Reliefs du Mâconnais, terres vivantes : comprendre leur impact sur agriculture et vigne

21/06/2025

L’essentiel d’un territoire aux mille pentes

Entre la vallée de la Saône et les premières collines du Charolais, le Mâconnais ressemble plus à un grand jardin en terrasses qu’à une plaine indifférenciée. Si la vue s’attarde volontiers sur la Roche de Solutré et l’enchevêtrement des vallons, il est moins courant de se demander comment ces reliefs donnent forme, dans le détail, à la vie du paysage et de ses exploitations agricoles – jusqu’à modeler la singularité de la vigne mâconnaise.

Cette question, loin d’être accessoire, irrigue depuis des siècles la façon dont on mange, vendange, cultive et vit entre Mâcon et Cluny. Pour beaucoup d’acteurs locaux, comprendre la géographie du Mâconnais c’est décoder l’une des clés fondamentales de sa réussite (et, parfois, de ses défis agricoles). Tour d’horizon argumenté, données à l’appui, d’un relief qui façonne plus qu’il n’impose.

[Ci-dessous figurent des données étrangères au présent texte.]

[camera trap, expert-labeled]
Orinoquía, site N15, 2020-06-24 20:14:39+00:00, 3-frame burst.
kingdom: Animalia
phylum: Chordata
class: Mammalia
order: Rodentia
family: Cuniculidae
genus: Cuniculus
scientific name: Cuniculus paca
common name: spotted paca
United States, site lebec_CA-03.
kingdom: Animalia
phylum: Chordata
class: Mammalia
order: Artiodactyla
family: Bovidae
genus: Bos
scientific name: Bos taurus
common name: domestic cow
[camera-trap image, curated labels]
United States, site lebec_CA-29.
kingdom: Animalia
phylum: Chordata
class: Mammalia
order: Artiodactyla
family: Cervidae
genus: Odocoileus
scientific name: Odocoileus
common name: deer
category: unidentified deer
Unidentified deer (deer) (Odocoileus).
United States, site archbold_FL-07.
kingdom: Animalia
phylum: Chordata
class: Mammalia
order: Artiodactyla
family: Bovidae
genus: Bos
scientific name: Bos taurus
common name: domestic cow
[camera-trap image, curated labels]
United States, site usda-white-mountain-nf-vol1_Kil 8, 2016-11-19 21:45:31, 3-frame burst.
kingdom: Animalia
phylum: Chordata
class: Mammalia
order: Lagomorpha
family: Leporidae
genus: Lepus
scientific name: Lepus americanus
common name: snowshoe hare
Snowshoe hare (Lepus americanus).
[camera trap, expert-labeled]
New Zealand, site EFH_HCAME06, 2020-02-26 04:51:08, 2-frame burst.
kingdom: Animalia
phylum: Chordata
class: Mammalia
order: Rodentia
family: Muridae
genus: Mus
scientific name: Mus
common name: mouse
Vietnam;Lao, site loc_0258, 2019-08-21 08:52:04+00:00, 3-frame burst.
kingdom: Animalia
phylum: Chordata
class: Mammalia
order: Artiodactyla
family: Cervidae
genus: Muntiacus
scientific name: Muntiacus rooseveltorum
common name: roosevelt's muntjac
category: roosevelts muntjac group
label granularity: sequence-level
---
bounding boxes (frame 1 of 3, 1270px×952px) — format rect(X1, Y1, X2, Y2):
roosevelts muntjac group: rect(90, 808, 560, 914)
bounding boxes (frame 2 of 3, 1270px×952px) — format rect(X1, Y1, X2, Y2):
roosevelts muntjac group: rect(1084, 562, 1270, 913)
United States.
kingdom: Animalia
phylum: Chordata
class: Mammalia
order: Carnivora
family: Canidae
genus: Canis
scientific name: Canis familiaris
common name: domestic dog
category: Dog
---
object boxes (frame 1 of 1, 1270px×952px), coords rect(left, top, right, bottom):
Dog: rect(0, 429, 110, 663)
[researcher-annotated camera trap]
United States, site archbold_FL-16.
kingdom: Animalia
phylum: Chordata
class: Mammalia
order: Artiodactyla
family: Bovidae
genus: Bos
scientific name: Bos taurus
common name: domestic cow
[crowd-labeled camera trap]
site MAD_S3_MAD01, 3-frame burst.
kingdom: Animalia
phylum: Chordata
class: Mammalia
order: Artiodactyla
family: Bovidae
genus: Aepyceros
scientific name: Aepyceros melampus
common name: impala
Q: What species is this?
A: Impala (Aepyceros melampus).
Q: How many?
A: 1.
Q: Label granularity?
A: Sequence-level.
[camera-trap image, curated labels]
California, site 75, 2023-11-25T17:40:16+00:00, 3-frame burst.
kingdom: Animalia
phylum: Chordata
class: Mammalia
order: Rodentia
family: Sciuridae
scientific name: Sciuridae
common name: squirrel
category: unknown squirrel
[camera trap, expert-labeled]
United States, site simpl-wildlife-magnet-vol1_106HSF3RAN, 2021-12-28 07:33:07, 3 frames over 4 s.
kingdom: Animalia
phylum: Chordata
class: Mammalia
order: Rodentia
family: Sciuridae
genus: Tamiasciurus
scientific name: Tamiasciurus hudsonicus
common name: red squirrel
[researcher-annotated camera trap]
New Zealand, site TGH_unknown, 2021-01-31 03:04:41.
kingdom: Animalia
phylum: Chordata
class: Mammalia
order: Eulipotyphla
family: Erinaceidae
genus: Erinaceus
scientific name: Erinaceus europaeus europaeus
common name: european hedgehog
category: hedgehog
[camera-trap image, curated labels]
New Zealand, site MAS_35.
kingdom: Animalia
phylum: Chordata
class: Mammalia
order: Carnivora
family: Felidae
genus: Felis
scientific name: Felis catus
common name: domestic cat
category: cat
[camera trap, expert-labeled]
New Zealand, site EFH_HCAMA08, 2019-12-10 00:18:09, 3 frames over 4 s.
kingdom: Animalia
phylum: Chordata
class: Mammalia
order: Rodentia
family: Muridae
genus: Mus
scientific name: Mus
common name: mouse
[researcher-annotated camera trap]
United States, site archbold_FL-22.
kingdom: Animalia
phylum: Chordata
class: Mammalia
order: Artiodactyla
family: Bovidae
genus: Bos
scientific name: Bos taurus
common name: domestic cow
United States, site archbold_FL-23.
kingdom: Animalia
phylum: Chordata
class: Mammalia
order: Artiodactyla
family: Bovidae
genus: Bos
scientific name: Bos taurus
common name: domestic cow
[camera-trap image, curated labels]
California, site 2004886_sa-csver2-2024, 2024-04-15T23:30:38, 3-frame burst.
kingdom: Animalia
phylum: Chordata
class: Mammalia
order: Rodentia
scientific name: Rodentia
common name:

Géographie du Mâconnais : entre calcaire, argile et vallons

Le Mâconnais se caractérise par une succession de collines douces et de vallées encaissées, avec des altitudes comprises entre 200 et 500 mètres. Plusieurs entités géographiques s’y imbriquent :

  • Les chaînons calcaires qui définissent les limites naturelles du vignoble et abritent la célèbre Roche de Solutré (495 m) et la Roche de Vergisson.
  • Des plateaux argilo-calcaires propices aux grandes cultures, élevages, prairies permanentes.
  • Un réseau dense de petites vallées orientées principalement nord-sud ou est-ouest, découpant le territoire en micro-paysages où l’exposition et la nature du sol changent rapidement.

L’héritage géologique (Jurassique puis Crétacé), l’érosion, l’action millénaire de l’homme et la présence d’anciennes terrasses alluviales complètent ce patchwork qui distingue le Mâconnais du reste de la Bourgogne viticole (voir DREAL Bourgogne, Atlas des paysages de Saône-et-Loire).

Relief et agriculture : une matrice de diversité

Des terres agricoles morcelées mais aux atouts variés

À rebours du cliché d’une monoculture viticole dominante, le Mâconnais compte près de 40 % de sa surface agricole en cultures diverses et élevage (source : Agreste Bourgogne-Franche-Comté, 2022). Pourquoi ? Parce que la pente, l’exposition, la profondeur et la composition chimique des sols influent autant sur le choix de la culture que sur son rendement.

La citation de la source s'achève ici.